## Higgs re-discovery project

Each value of `...` in the code will need to be replaced by you. Nothing will run without errors before replacing at least some of these.

Suggestion: do not edit this file directly. Instead, make a copy with your name on it and edit that.
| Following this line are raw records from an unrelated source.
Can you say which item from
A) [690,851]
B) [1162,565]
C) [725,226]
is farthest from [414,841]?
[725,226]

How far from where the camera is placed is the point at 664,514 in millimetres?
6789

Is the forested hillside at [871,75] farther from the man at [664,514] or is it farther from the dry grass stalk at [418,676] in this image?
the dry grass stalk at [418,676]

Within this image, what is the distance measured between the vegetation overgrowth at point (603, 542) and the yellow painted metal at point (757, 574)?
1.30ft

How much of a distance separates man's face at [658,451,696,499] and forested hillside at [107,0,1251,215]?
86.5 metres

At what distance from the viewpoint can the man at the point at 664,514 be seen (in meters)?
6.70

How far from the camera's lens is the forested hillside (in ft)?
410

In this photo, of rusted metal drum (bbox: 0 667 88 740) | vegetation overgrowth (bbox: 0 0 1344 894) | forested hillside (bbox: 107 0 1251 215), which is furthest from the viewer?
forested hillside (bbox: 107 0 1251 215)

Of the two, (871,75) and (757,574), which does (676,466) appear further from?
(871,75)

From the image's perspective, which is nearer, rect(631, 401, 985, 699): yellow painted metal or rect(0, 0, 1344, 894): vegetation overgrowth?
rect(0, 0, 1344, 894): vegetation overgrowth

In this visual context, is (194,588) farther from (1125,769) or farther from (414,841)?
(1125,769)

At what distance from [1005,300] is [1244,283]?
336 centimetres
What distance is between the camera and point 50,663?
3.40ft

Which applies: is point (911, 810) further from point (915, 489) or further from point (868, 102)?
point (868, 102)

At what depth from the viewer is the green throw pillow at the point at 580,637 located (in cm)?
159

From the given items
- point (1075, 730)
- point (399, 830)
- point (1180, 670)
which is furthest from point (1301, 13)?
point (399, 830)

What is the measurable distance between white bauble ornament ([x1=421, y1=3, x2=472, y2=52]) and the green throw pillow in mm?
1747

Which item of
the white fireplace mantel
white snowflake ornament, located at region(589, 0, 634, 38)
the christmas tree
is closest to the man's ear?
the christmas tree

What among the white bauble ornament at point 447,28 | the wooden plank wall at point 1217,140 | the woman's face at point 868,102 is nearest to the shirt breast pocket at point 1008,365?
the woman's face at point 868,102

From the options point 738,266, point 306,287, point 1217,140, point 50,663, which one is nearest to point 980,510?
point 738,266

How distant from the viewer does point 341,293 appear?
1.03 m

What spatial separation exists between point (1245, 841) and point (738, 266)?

This way future changes to the outline are easier to pull in.

In [6]:
# ---- Imports ----

import uproot
import awkward as ak
import numpy as np
import matplotlib.pyplot as plt
import vector
import mplhep as hep
import math
import time

vector.register_awkward()
plt.style.use(hep.style.CMS)

In [12]:
# ---- Function definitions ----

## particle can be "Electron" or "Muon"
def selection_4e_or_4mu(events, particle: str):
    pt_cut_value = ...
    eta_cut_value = ...
    
    count_mask = ...
    eta_mask = ...
    pt_mask = ...
    isolation_mask = ...
    impact_parameter_mask = ...
    charge_mask = ...

    combined_mask = (
        count_mask
        & eta_mask
        & pt_mask
        & isolation_mask
        & impact_parameter_mask
        & charge_mask
    )
    
    return events[combined_mask]


def selection_2e2mu(events):
    count_mask = ...
    eta_mask = ...
    pt_mask = ...
    isolation_mask = ...
    electron_ip_mask = ...
    muon_ip_mask = ...
    electron_charge_mask = ...
    muon_charge_mask = ...

    combined_mask = (
        count_mask
        & eta_mask
        & pt_mask
        & isolation_mask
        & electron_ip_mask
        & muon_ip_mask
        & electron_charge_mask
        & muon_charge_mask
    )
    
    return events[combined_mask]


## particle can be "Electron" or "Muon"
def compute_masses_4e_or_4mu(events, particle: str):
    # Create Lorentz vectors using awkward and vector    
    particle_p4 = ak.zip(
        {
            "pt": ...,
            "eta": ...,
            "phi": ...,
            "mass": ...
        },
        with_name="PtEtaPhiMLorentzVector"
    )
    particle_vec = vector.awk(ak.Array(particle_p4))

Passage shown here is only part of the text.